Mobius — Rotary (Fast)
TypeRotary
SpeedFast (tremolo speed)
Depth12:00
Level12:00
Horn LevelHigh
Preamp DriveMin
Rotary at speed gives Doppler swirl to the heavy gain tone — like a Leslie on fast. Horn Level high emphasises the high-frequency swirl. Preamp Drive at minimum — you've already got plenty of gain from the AC+ and Badger. This adds dimension and movement to what would otherwise be a flat wall of gain.
Timeline — Dual
TypeDual
Time 1300ms
Time 2500ms
ConfigParallel (L/R split)
Repeats9 o'clock
Mix10 o'clock (~18%)
Filter11 o'clock (dark)
GritMin
Dual delay at two different times creates stereo width and depth — two independent delay lines at 300ms and 500ms in parallel. Even through a mono chain, the two offset times create a sense of space. Dark filter keeps repeats from fighting the aggressive lead tone. SSH+ Bridge Vol 10 Tone 5–6 Alternate picking • Tapping • Shred • MOSFET Boost ON
Quick Reference — Modern Night vs Bank A
M1 Glass House: AC+ A (low vol) • Mobius bypass • Timeline Ice shimmer • SSV Neck vol 6
M2 Split Personality: AC+ A (unity) • Mobius Digital Chorus • Timeline Digital • Pos 2 or 4 (auto-split) vol 7
M3 Knuckleduster: AC+ B only (low gain, Hard comp) • Mobius bypass • Timeline dTape whisper • SSH+ Bridge vol 8–10
M4 Liquid Metal: AC+ A+B (A→B, Soft comp) • Mobius Vibe clean • Timeline Digital • SSV Neck vol 10
M5 Event Horizon: AC+ A+B (B→A) + Badger Boost ON • Mobius Rotary fast • Timeline Dual • SSH+ Bridge vol 10
The four changes from Bank A: Gain 4 (was 5), Bass 3 (was 4), Middle 4 (was 5), Treble 7 (was 6). Everything else adapts through the AC+ and effects. Swap guitars, change four knobs on the amp, play.
Why you'll play the Modern tonight.
The reason it's been gathering dust is that you've been hearing it through Strat settings. The MLs at 6.5K and the SSV/SSH+ at 8K–12K+ are different instruments that need different treatment.

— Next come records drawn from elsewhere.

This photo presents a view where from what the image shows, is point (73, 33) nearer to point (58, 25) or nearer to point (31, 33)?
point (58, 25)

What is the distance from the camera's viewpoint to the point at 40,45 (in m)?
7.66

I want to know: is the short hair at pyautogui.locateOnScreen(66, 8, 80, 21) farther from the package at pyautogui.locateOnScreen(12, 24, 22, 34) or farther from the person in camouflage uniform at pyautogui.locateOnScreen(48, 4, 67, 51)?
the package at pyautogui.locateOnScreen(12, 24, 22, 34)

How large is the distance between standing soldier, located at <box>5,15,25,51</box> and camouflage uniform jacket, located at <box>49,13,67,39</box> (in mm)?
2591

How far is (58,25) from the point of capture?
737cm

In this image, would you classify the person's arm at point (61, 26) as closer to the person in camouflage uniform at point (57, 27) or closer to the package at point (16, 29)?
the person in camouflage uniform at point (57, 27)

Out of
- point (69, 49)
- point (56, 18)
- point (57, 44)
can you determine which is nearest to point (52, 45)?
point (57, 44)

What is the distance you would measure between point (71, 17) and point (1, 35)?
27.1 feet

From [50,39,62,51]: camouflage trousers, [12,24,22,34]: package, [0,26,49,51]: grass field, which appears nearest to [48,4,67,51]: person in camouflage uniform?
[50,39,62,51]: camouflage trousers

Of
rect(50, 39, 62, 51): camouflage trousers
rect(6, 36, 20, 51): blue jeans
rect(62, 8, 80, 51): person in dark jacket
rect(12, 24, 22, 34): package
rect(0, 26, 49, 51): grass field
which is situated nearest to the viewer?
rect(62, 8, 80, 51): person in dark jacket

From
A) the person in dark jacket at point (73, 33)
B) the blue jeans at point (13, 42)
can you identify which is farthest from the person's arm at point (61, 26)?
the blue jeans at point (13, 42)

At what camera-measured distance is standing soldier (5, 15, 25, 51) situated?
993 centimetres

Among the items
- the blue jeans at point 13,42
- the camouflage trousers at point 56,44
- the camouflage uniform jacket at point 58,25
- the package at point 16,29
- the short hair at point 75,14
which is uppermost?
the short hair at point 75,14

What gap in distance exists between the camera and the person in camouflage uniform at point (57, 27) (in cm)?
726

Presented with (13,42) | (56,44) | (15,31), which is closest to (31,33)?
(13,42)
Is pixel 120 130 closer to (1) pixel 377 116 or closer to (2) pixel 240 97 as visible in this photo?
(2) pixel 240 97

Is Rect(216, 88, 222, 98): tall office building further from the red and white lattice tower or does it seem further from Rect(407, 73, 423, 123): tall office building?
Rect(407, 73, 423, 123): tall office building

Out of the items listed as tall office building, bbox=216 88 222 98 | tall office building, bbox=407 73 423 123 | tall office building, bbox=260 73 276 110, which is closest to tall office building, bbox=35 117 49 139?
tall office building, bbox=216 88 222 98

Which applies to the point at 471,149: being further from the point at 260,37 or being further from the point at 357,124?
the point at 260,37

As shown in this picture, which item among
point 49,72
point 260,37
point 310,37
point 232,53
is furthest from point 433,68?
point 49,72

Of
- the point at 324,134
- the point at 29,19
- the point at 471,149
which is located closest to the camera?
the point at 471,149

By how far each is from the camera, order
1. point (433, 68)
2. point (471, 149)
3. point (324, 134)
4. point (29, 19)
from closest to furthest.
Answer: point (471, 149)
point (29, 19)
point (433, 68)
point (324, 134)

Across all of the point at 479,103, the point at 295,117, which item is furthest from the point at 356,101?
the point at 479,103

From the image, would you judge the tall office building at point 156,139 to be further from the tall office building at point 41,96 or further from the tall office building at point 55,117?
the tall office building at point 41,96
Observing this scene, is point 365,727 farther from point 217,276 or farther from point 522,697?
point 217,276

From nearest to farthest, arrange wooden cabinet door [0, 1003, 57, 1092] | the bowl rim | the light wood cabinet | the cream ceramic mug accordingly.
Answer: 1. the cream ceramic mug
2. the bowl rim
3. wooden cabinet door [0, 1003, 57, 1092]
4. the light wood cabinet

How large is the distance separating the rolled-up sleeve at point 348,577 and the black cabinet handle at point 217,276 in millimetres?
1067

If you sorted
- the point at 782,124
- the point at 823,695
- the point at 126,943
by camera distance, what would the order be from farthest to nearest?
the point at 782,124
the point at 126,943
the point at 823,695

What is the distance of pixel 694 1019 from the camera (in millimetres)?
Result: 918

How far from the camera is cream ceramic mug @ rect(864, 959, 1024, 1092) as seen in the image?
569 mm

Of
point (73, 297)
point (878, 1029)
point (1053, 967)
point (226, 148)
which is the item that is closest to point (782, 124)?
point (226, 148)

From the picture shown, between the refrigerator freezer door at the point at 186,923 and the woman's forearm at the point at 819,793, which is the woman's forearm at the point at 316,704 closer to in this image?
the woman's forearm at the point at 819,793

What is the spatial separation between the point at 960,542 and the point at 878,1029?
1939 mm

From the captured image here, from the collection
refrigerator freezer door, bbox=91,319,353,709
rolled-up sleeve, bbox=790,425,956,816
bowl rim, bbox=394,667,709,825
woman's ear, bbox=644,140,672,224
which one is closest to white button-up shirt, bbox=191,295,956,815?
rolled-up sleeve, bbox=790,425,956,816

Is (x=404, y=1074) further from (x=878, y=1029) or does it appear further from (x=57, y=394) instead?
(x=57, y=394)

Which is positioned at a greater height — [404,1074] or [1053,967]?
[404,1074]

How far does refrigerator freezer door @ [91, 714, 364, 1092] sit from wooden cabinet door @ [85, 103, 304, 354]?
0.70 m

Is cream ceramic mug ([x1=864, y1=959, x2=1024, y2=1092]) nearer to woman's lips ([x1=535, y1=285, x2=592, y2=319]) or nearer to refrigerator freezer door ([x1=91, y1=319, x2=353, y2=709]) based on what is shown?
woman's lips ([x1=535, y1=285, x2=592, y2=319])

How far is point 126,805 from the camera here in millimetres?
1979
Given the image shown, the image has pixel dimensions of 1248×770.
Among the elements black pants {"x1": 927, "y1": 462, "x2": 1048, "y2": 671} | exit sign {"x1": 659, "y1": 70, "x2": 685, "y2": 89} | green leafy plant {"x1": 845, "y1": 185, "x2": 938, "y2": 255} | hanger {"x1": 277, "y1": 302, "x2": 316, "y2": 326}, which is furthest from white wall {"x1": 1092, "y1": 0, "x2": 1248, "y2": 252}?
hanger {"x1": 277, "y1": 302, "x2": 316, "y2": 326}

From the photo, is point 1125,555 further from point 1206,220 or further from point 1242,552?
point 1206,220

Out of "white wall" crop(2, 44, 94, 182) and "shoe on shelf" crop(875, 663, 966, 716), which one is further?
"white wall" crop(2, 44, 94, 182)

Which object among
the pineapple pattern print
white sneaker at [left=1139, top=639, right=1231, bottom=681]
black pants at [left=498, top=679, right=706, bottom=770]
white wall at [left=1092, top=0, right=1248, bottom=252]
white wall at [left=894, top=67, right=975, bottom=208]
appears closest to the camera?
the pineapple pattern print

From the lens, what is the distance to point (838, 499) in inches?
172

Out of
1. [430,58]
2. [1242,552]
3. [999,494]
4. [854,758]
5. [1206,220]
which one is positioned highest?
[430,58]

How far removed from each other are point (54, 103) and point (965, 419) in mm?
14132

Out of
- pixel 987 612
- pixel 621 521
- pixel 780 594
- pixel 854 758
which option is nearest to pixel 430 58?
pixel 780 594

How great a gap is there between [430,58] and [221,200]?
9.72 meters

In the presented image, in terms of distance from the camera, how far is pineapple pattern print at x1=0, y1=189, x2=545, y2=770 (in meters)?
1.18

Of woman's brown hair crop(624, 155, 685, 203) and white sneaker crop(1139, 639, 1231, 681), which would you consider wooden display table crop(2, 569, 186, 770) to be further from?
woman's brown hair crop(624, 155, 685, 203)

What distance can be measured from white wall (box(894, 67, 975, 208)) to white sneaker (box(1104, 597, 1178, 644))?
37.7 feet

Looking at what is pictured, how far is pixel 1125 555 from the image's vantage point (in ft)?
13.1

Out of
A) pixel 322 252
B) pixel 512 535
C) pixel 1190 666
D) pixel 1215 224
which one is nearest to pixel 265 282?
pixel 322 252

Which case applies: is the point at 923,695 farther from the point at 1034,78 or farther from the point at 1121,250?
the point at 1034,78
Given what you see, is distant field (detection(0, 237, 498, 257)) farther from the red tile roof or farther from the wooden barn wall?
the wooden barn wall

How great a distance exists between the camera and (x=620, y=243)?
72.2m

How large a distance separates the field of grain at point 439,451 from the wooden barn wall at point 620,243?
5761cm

The Modern's hotter humbuckers were overwhelming a preamp dialled for single coils, the extra midrange from the humbuckers was stacking on top of an amp mid setting designed for thinner pickups, and the basswood body's warmth was turning to mud through settings that added bass for a lighter alder body.
With the amp recalibrated — less bass, less mids, more treble, less preamp gain — the Modern's character comes through: the SSH+'s punch and authority on rhythm, the SSV's honk and vocal quality on leads, and the coil-split trick on positions 2 and 4 that gives you unexpected Strat-like tones from a guitar that looks like it only does metal.
The Modern is a five-guitars-in-one instrument. You just needed the amp to get out of the way and let it be that.